After we were married, this arrangement continued since it seemed to work for both of us.

I don't know how this would have panned out over the years since after our first kid was born, we decided she'd stay home.
So for the last 6 years or so, we're a single income family.

Had she continued working, it's likely her income would still be quite similar to mine and we might have continued the same arrangement i.e. one pays all the bills while the other tries to save whatever is left over.

I think in general if there is a wide difference between the incomes it makes sense to contribute proportionately to % of income.
However, if incomes are similar, then do 50/50.


----------



## peterk (May 16, 2010)

How was the "poorer" of the couple living before the planned move-in? On their own (expensive) or having a roomate (paying 50:50) ? I think if the richer of the two is perhaps pressuring the poorer to excessively upgrade their housing lifestyle, then it would make sense to skew the expenses to the richer individual. But I would think that everything should be a 50:50 split up-to, and perhaps a little past, what the poorer person was already paying for rent on their own.


----------



## Cal (Jun 17, 2009)

Ultimately it is up to you...


----------



## crazyjackcsa (Aug 8, 2010)

At the time we were dating, my wife and I did the joint account thing. If it's a stable and long term relationship, its everybody's money.


----------



## KaeJS (Sep 28, 2010)

the-royal-mail said:


> I think that's a bit too specific. In the example I gave, the common monthly expenses are $3K. I don't think (IMO) that renting or owning is germane to the point being made here. But since you asked, please answer both ways.

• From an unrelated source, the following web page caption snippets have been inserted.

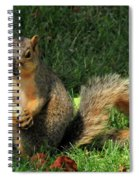 Squirrel Eating Pizza Spiral Notebook
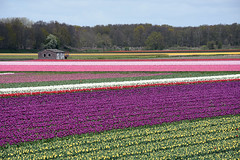Vogelenzang (cklx) Tags: red holland yellow spring tulips may tulip april brightcolors tulpen noordwijkerhout tulp lisse 2016 bollenstreek hillegom wassergeest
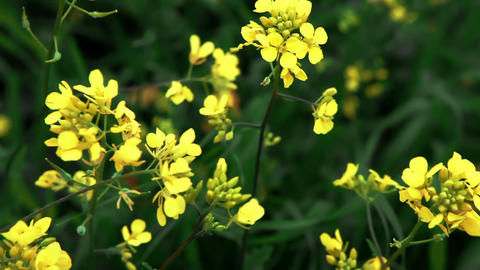 Stock Footage closeup of yellow wildflowers in Israel Footage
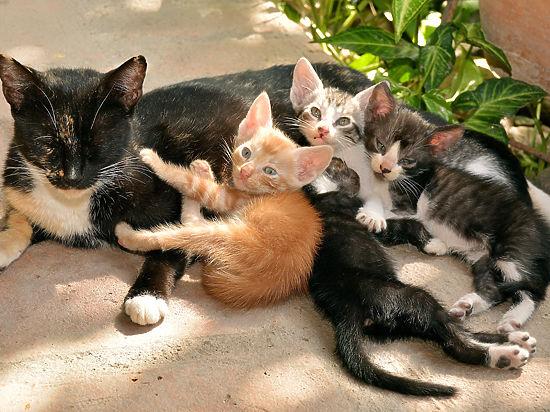 Препарат гамавит для котов и кошек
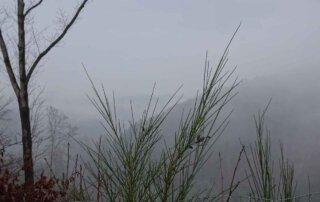 Der Wildwiesenweg 8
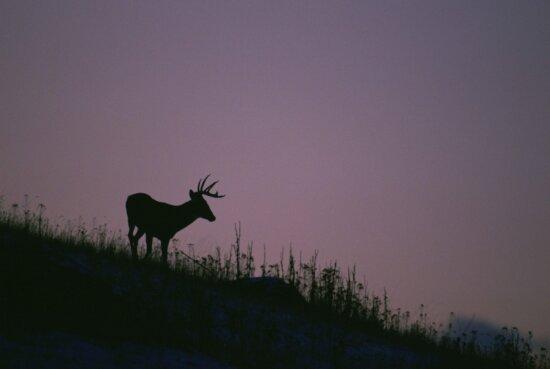 силует, білий хвіст, Олень, стоячи біля підніжжя пагорба, стенди, фіолетовий, небо, сутінки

The reason I asked is because I feel that if you are renting together, it should be split 50-50. If, however, the property is on a mortgage, maybe the person making 7k could pay 70% of the mortgage and the person making 3k could pay 30% and if something ever happened to the relationship (of course we all hope that things work out well, though, things do happen...) the person that has the 7k income could own 70% of the house.

If the relationship proved stable after living together for a while and marriage (if the case may be) came into play, then you would just join everything together and you both own the property.

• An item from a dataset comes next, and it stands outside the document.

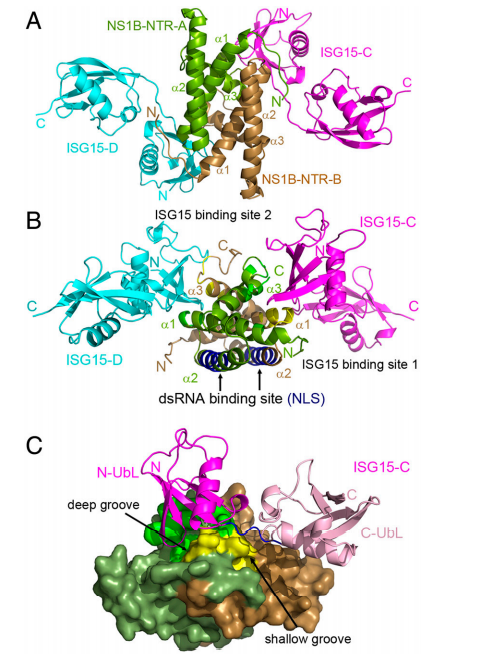 Each NS1B-NTR homodimer binds two ISG15 molecules. (A) Overview of the ISG15: NS1B-NTR complex. The complex structure is a hetero-tetramer composed of two NS1B-NTR molecules (NS1B-NTR-A, green; NS1B-NTR-B, brown), which form an interwoven dimer, and two ISG15 molecules (ISG15-C, magenta; ISG15-D, cyan).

That's how I would do it, but I'm a pessimist and I believe in Murphy's Law. Some people call it selfish, but I just call it protection. Who knows if things would work out in the end, especially if two people have never lived together before...

If you're the person making $3k, then things don't seem like such a bad deal. If you're the person making 7k, paying 70% of the expenses, and something happens to the relationship down the road -- that might hurt in more ways than one.


----------



## danny_yaya (Mar 21, 2011)

Jungle said:


> At first, we tried the 50/50 thing, although it was more like 60/40. It was a headache to figure out stuff every month and felt so divided with money.
> 
> Now we treat everything as "our" money. No one is worth more, or using more. It's all together, as "one" couple's finances.
> 
> We have one goal together and that is financial independence. We will achieve this as a team effort. We group all our income in a joint account. The bills get paid from one account, regardless who uses the most or makes the most. We must communicate everything with money and obtain permission from both each other, when discretionary spending. We share goals together and have similar priorities. We review our net worth every month and spending habits as feedback and have a great sense that this seems to be working well for building wealth.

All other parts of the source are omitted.